MISA detecta retrocessos no acesso à informação em Moçambique

MISA detecta retrocessos no acesso à informação em Moçambique

O Instituto para a Comunicação Social da África Austral (Misa Moçambique), organização de defesa da liberdade de imprensa, anunciou esta quinta-feira retrocessos quanto ao acesso à informação nas instituições públicas do país, comparativamente a 2020.

“Das 10 instituições testadas, apenas duas responderam aos pedidos de informação”, nota o Misa.

No estudo feito pela organização, o Ministério da Saúde deu uma reposta positiva a solicitações que foram feitas, enquanto a operadora estatal de telecomunicações Tmcel “respondeu negativamente”.

O Misa queixa-se da “ausência de um sistema de arquivo devidamente organizado” e da falta de preparação “dos departamentos de comunicação e marketing para responder e disponibilizar informações solicitadas pelos cidadãos”.

Por outro lado, considera que persiste “uma forte hierarquização para se disponibilizar informação”.

Do lado dos avanços, destaca uma disseminação de conteúdos em plataformas digitais, especialmente páginas na Internet, “um cenário motivado, em parte, pelas restrições impostas pela pandemia de covid-19”.

O estudo recomenda mais treino das instituições em gestão de informação, reforço de mecanismos de transparência e intensificação de campanhas sobre a importância de prestar informação de interesse público.

No âmbito do estudo, o Misa Moçambique classificou o Ministério da Saúde como a instituição mais aberta e o Instituto do algodão e Oleaginosas de Moçambique como a mais fechada. 

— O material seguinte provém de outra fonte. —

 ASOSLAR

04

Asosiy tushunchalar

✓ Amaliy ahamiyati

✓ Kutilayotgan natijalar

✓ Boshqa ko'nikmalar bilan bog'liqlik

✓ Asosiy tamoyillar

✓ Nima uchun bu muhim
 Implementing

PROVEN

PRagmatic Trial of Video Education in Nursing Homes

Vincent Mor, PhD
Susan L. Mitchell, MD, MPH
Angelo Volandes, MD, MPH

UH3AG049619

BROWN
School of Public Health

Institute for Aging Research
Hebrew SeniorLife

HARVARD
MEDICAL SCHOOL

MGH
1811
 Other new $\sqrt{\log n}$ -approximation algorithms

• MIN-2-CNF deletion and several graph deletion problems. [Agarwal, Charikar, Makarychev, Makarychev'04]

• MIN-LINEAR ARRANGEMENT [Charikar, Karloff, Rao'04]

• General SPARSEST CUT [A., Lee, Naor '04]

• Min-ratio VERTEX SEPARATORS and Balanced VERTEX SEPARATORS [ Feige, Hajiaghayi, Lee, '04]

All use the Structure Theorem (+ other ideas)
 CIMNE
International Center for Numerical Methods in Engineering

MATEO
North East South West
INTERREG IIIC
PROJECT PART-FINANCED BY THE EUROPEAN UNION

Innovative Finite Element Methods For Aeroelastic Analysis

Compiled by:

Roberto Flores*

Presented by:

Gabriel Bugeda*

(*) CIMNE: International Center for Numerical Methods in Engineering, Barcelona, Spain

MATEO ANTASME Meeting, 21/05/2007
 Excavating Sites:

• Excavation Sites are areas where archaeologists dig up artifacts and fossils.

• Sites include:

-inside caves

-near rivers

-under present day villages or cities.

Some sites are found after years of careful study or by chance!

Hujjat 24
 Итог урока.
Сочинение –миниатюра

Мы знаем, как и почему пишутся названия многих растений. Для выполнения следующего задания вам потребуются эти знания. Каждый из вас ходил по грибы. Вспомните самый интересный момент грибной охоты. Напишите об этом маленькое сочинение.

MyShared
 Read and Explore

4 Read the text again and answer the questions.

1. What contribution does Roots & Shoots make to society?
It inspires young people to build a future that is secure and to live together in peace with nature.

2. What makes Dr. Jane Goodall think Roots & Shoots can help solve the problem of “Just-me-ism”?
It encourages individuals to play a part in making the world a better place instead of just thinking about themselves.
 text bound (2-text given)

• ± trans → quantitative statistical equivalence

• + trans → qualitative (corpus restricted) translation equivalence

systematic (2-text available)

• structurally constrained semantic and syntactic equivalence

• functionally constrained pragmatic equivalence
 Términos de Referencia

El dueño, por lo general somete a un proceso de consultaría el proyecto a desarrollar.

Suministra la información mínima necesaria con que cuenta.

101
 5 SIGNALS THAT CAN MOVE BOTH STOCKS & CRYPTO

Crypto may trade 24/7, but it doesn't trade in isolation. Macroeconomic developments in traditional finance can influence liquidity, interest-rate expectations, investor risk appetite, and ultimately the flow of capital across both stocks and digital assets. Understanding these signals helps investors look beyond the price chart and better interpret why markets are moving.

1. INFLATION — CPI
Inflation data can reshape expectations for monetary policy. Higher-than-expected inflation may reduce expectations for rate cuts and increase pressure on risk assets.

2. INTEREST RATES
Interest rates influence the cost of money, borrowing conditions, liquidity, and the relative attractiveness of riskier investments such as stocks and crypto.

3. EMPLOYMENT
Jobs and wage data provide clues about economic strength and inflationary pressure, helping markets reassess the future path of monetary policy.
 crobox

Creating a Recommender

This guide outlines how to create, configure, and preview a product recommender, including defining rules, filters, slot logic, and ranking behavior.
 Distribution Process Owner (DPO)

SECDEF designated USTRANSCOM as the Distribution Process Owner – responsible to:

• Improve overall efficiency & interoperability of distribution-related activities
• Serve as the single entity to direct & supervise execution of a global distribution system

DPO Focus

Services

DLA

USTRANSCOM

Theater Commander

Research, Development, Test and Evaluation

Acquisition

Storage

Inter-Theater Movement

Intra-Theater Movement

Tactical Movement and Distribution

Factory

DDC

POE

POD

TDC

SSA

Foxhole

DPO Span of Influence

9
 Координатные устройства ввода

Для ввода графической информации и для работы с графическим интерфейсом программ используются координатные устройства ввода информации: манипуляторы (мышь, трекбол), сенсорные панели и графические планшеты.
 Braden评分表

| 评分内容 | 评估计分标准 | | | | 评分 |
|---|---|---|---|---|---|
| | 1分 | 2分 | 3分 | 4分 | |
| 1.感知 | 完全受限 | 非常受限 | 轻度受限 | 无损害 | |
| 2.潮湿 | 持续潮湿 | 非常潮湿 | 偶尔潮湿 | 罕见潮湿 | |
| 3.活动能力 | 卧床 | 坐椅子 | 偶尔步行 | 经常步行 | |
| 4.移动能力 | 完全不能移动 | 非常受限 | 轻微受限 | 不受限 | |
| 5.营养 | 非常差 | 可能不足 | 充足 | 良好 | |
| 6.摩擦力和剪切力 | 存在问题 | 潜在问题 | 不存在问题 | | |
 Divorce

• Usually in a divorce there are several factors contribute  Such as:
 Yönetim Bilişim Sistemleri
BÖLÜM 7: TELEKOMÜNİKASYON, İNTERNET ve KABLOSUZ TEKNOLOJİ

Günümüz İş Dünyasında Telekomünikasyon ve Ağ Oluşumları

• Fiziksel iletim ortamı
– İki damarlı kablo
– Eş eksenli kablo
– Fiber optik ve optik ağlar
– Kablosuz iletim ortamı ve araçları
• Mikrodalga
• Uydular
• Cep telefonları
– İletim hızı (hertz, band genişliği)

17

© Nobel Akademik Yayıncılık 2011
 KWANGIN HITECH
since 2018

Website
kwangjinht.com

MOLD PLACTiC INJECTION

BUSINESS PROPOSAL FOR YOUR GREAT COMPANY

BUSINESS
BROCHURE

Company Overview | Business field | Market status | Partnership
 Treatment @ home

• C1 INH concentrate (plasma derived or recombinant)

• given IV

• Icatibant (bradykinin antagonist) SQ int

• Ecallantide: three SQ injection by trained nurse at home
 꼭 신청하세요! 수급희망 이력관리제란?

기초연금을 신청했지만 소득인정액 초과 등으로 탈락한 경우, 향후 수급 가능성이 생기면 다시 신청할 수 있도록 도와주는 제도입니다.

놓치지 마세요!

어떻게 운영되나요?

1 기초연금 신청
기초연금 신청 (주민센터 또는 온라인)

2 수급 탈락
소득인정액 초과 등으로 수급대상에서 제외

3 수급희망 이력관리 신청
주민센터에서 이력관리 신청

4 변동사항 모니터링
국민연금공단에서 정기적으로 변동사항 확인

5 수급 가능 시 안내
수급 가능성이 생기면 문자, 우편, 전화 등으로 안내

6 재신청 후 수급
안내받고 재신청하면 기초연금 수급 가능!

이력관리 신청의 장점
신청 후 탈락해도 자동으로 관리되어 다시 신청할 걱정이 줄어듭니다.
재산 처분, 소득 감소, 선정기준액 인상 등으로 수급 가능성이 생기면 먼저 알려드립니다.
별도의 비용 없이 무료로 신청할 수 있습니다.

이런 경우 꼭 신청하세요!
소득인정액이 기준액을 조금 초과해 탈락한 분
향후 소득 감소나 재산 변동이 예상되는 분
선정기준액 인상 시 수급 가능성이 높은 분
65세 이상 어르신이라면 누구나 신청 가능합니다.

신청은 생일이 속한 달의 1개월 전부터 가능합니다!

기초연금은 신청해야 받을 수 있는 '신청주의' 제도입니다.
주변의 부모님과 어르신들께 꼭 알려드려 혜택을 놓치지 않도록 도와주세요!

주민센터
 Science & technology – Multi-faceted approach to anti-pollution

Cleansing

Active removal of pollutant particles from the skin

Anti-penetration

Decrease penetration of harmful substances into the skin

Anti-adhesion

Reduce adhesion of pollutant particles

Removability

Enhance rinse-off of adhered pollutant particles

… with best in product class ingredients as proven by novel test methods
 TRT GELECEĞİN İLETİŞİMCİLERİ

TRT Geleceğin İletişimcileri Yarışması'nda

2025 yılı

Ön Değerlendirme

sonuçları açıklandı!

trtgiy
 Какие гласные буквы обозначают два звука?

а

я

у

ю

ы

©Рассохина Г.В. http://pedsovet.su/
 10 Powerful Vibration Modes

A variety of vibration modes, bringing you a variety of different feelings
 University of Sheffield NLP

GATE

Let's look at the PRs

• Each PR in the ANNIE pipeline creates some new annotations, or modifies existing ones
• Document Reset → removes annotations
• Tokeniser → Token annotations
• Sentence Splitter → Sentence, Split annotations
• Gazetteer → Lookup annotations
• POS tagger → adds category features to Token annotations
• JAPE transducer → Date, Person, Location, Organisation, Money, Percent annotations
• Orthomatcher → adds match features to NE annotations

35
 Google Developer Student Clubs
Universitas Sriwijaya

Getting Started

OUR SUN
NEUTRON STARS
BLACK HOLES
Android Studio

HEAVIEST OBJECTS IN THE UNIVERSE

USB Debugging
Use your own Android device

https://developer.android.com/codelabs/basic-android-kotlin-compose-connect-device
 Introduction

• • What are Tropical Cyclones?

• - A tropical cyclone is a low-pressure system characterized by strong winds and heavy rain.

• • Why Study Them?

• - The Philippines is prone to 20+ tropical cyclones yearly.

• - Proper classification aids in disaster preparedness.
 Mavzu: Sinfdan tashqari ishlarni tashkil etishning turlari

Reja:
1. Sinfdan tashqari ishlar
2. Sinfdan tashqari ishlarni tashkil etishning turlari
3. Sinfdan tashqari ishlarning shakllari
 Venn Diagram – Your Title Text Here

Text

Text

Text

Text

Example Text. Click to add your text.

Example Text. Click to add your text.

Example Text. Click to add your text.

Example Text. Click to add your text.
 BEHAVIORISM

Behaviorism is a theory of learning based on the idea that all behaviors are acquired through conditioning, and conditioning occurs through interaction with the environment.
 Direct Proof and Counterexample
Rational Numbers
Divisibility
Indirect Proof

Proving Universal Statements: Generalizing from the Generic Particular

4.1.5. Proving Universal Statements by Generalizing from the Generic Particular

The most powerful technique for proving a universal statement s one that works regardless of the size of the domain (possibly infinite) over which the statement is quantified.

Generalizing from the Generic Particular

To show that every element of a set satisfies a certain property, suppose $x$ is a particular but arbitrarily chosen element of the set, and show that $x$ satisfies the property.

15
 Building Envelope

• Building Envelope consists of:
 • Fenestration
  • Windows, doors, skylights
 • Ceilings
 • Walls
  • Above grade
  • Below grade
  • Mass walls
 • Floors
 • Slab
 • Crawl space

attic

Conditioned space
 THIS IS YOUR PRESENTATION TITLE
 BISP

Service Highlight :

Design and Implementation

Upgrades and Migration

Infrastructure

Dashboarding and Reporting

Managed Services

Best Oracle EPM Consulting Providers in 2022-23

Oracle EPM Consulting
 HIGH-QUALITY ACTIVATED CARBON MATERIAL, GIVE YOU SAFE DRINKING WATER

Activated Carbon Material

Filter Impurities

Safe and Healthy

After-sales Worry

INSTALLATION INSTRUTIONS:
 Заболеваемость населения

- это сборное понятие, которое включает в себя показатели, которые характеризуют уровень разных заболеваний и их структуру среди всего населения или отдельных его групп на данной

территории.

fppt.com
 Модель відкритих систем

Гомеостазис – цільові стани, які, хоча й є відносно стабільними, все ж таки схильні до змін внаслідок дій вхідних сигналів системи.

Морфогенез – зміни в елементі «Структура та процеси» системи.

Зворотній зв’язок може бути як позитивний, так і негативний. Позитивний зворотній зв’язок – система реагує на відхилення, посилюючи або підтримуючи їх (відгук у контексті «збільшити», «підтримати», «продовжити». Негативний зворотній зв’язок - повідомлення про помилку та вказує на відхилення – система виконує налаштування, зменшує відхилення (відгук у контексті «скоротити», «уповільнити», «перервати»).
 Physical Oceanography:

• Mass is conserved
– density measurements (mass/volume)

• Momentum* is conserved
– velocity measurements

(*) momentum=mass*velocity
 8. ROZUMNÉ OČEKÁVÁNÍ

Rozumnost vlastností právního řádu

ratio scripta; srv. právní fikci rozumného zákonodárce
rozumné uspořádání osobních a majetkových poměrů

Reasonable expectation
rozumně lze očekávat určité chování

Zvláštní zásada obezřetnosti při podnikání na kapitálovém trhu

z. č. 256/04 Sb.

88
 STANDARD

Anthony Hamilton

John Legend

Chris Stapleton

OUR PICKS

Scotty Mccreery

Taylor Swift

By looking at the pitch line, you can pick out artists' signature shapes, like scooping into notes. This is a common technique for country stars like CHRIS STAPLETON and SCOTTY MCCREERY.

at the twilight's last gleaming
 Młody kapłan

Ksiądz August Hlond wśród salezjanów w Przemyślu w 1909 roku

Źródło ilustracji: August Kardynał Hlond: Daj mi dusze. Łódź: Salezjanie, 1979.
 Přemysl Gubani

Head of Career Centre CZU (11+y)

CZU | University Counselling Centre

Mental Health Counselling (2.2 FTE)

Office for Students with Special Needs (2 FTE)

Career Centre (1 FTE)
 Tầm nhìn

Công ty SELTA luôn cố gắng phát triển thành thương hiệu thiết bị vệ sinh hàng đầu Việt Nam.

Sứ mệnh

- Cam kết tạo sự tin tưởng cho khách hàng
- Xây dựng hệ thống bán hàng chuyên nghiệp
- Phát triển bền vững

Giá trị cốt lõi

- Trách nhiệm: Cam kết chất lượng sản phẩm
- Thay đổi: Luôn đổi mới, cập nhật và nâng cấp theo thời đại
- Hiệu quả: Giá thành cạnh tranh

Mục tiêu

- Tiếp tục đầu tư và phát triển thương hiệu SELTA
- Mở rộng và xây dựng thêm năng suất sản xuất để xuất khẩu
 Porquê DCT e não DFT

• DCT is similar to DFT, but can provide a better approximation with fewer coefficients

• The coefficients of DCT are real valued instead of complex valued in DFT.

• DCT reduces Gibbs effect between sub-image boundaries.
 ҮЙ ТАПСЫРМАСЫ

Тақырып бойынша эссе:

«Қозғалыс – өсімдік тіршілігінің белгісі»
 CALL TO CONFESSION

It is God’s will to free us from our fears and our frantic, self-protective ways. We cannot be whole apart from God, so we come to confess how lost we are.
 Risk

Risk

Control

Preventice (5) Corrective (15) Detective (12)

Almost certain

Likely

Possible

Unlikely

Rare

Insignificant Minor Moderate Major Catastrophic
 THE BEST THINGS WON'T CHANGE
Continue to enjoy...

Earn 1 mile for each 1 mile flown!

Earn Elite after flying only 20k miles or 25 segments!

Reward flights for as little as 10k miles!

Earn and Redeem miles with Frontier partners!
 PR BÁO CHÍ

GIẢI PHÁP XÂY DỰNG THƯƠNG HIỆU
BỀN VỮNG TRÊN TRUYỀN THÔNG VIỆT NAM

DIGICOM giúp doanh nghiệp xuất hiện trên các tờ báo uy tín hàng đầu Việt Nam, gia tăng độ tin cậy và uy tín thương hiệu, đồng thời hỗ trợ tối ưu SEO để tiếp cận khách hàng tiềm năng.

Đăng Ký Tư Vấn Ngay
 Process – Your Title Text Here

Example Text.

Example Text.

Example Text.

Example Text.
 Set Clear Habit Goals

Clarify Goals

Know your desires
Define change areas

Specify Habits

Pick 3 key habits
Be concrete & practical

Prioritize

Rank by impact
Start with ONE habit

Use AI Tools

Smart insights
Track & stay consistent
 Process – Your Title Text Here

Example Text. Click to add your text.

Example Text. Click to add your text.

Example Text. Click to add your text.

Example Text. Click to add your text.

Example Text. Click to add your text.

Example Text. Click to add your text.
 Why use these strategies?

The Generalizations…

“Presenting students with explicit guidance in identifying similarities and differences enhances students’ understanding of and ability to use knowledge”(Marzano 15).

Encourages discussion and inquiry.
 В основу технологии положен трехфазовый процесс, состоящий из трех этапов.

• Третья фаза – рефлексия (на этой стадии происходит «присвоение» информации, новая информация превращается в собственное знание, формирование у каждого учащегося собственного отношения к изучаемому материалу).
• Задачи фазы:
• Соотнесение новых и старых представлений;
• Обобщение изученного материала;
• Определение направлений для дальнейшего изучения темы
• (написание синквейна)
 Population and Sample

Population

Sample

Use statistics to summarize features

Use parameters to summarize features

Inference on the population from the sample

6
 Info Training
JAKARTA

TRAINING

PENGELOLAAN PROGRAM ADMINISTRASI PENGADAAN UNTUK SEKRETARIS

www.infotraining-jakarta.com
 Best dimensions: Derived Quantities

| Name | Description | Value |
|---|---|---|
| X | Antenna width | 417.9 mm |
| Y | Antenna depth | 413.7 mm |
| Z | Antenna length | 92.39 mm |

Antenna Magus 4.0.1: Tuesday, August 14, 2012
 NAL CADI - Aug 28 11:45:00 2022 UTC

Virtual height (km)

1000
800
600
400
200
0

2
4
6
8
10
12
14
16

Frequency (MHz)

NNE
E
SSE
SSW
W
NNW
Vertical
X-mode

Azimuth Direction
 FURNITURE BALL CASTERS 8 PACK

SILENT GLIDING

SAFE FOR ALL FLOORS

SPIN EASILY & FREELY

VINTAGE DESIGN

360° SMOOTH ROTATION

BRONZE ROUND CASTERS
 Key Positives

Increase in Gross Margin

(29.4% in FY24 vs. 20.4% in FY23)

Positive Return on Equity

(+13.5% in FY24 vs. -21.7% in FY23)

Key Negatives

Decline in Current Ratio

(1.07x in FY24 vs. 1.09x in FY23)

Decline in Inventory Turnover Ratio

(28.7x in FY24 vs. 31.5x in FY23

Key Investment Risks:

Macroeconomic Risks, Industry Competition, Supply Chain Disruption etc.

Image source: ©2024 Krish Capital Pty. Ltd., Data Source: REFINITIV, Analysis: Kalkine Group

O Ministério da Saúde demonstrou “maior flexibilidade na disponibilização de informação solicitada no quadro da avaliação efectuada, tendo respondido atempadamente ao pedido e sem quaisquer constrangimentos”, justificou o Misa, destacando também a informação disponível no portal do organismo. 

“No sentido inverso, observou-se a ausência de organização e proactividade na provisão da informação no Instituto do Algodão e Oleaginosas de Moçambique”, concluiu.